Does * in (<*>) have a special meaning?

Question

Trying to expand my understanding about symbols in Haskell :

• ($) : Function Application operator (Allow you to apply arguments over a function)
• (&) : flipped version of Function Application Operator? (&) = flip ($)
• (<>) : associative operator (You'll find it in Semigroups and Monoids)
• (<$>) : function application ($) lifted over a Functor structure
• (<&>) : flipped functor map

Can we make a link between (*) and (<*>)?
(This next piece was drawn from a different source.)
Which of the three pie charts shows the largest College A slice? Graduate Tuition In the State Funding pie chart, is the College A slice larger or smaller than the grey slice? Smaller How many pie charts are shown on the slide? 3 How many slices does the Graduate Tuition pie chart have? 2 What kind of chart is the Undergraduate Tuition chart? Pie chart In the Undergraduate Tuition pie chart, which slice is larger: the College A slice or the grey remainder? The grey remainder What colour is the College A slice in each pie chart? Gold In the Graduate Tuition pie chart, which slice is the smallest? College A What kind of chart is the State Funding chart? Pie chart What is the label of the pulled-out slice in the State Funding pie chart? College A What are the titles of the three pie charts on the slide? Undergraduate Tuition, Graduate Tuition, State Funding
I don't understand the meaning of * actually...

Answer 1

This is deliberate. <*> has characteristics of a tensor product. This is best seen in the list monad:

Prelude> (,) <$> ['a'..'e'] <*> [0..4]
[('a',0),('a',1),('a',2),('a',3),('a',4)
,('b',0),('b',1),('b',2),('b',3),('b',4)
,('c',0),('c',1),('c',2),('c',3),('c',4)
,('d',0),('d',1),('d',2),('d',3),('d',4)
,('e',0),('e',1),('e',2),('e',3),('e',4)]
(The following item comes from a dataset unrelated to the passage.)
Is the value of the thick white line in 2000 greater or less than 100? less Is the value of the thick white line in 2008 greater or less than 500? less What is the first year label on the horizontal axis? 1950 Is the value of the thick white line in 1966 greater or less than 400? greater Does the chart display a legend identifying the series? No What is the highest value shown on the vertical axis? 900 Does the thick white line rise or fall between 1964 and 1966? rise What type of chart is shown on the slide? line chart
More generally, applicative functors (aka monoidal functors) map from the product of two objects (i.e. product type, aka tuple or via currying two function arguments) behind the functor to the functor-result of a product before the functor. So it's a pretty product-ey operation indeed.

φ_A,B: F A ∙ F B → F(A⊗B)

...in Haskell,

φ :: (f a, f b) -> f (a,b)
φ = uncurry (liftA2 (,))
-- recall `liftA2 f x y = f <$> x <*> y`

or even

{-# LANGUAGE TypeOperators #-}
type x ⊗ y = (x,y)

φ :: f a ⊗ f b -> f (a⊗b)

To see the historical side, look into McBride and Paterson 2008 (doi:10.1017/S0956796807006326), the paper that first introduced the Applicative typeclass. They note

The Applicative class features the asymmetrical operation ⊛, but there is an equivalent symmetrical definition.

class Functor f -> Monoidal f where
    unit :: f ()
    (★) :: f a -> f b -> f (a,b)

These operations are clearly definable for any Applicative functor...

So, the <*> is an ASCII rendition of McBride and Paterson's ⊛ operator, which in turn is an “applicativised” form of ★ which the category theorists call, in uncurried form, φ.